Larry Page seems to be confusing the programming with the hardware, and then the hardware with the plans for the hardware. A single communication at a single glutamate synapse causes spikes in the dendrite, possible action potential at the soma, backpropagating action potential from the soma, timing related NDMA receptor action causing plasticity, hundreds of compounds to be transcripted (DNA getting expressed) in the surrounding glia, calcium signaling and changes in blood flow to the region, and more signalling in a highly recurrent network, not to mention stimulating spine creation and new synapse and ion channel creation.

That all that happened was a consequence of the DNA Page was talking about, and it doesn't even address the network and dynamical systems aspects, the equilibrium states or attractors, or the shaping of the firings in the dendritic and axonal trees by scores of possible neuromodulators. After all that, which is hardware and generality, you get to talk about the program and the algorithm.

If you were writing a functional requirements document, wrote as much as possible of it in compact mathematical shorthands, avoided any formatting frills, and compressed it with algorithms that allowed it to be unpacked over months as long as it was packed well, how much could you write in 600MB?

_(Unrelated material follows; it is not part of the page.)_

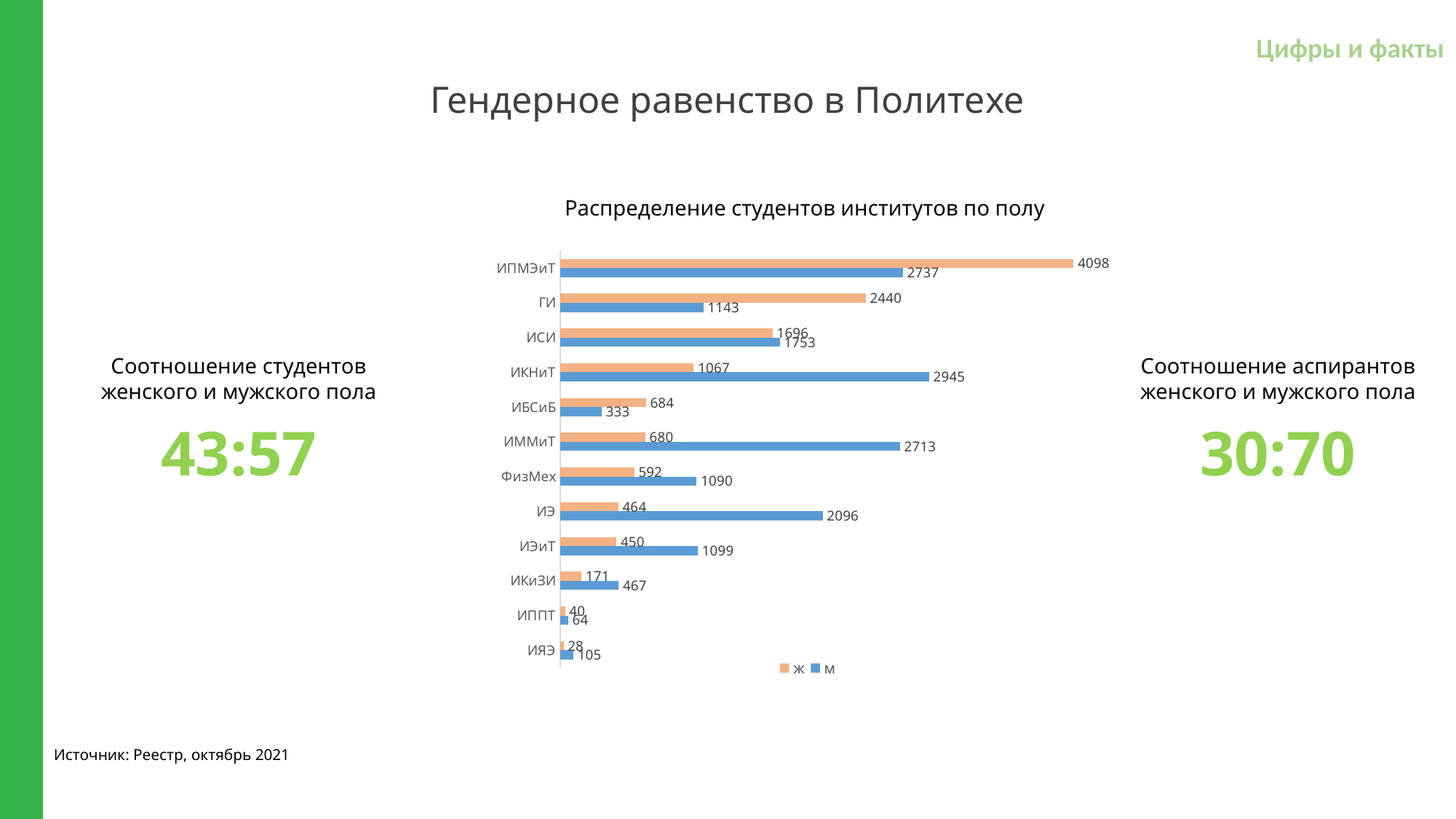
Which institute has the lowest ж (female) value? ИЯЭ At ИММиТ, which is larger: the ж value or the м value? м Which institute has the highest м (male) value? ИКНиТ What is the value for ж at ИБСиБ? 684 What kind of chart is shown on the slide? bar chart How many series does the legend list? 2 What is the title of the chart? Распределение студентов институтов по полу What is the total of the ж and м values at ИППТ? 104 What is the value for м (male) at ИКНиТ? 2945 What is the difference between the ж and м values at ГИ? 1297 How many institutes are shown on the chart? 12 What is the value for ж (female) at ИПМЭиТ? 4098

If it implemented a piece of hardware on which you could develop complex, nonlinear dynamical systems as a means of carrying out memory and actions, how many consequent algorithms could be embedded in its output?

I hope he's right that we get computing that thinks soon, and I'm as committed as the next guy to seeing that happen, but every time in the last 100 years that we've assumed that some part of brain action was negligible and that the system was simple, we've been wrong, and we haven't got the algorithms yet.